Your actual subnets may or may not fit cleanly within one supernet selector, but even if you can summarize into a couple or relative few selectors, it will keep active IPsec SAs low compared to a selector for every subnet.
Maybe not the answer you're looking for. Hopefully you can fit things together in a workable manner. GRE over VPN to another AOS device at the main office would be a nice clean way to go, of course, with a single static route in your Palo Alto to the local device as its gateway to the remote site.
I'm already doing what you suggest - our corporate site uses two non-contiguous blocks, a /23 and /24, and we have other remote sites (MPLS) that are on additional non-contiguous /24s, but both non-contiguous ranges can be summarized into a pair of /16s. I summarize everything with proxyIDs of 192.168.0.0/16 and 10.0.0.0/16 for the HQ side. In this case, the remote site uses 192.168.148.0/24 and 10.0.148.0/24. However, to allow all traffic to/from all subnets is still 4 ProxyIDs / IPSec SAs, I was hoping to have it down to one, but if it's not possible then we just have to live with it.
That aside, I'm also noticing problems bringing the SAs up for each ProxyID. All of the SAs will come up if I initiate the traffic from the Adtran/remote side, but when I try to bring up an SA from corporate it doesn't seem to work. The main SAs - 192.168.148.0/24 -> 192.168.0.0/16, and 10.0.148.0/24 -> 10.0.0.0/24 -- come up readily because there is usually traffic trying to go that way from the remote site. The problem is if I need to access something on 10.0.148.0/24 from the corporate 192.168.0.0/23 range (which is obviously covered by 192.168.0.0/16). When I start a ping from 192.168.x.x to 10.0.148.1, the tunnel never comes up. If I flip that and start the ping from 10.0.148.1 back to 192.168.x.x, the SA fires up and traffic works bidirectionally.

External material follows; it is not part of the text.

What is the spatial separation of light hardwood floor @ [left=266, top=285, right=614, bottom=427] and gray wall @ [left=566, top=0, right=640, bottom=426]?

Both sides are in Main mode, both sides are static IPs, and both sides have Local ID and Peer ID configured (using IP address IDs). On the Palo Alto, I have 4 ProxyIDs configured - two with "Local" of 192.168.0.0/16 and remote of 192.168.148.0/24 and 10.0.148.0/24, and then another two with Local of 10.0.0.0/16 and the same remote subnets. On Adtran, I just have the "allowed local subnets" of the router's two /24 ranges, and "allowed remote destinations" of both /16s. I can supply configs if that would help, I'd have to sanitize out the public IPs but I don't care about the RFC1918 ranges being aired.
I'm not sure where to start looking to troubleshoot this? Thankfully I can tear down & rebuild (for testing) the SA between 10.0.148.0/24 and 192.168.0.0/16 without any major business impact - it's pretty rare that we need this traffic, but I'd like to make sure that both sides can correctly initiate any/all of the SAs!
To get everything up and working, you could use a ping probe in the remote AOS unit to keep the SA active. Maybe:
probe VPN-Activator icmp-echo
Use whatever hosts are valid. This is a hack, I guess, and it might be best to figure out why SAs can be opened only in one direction. It may have something to do with the selectors or policies in the ADTRAN. If you think it might help, post your config (sanitized of serial numbers, passwords and public IP addresses) and we can take a look.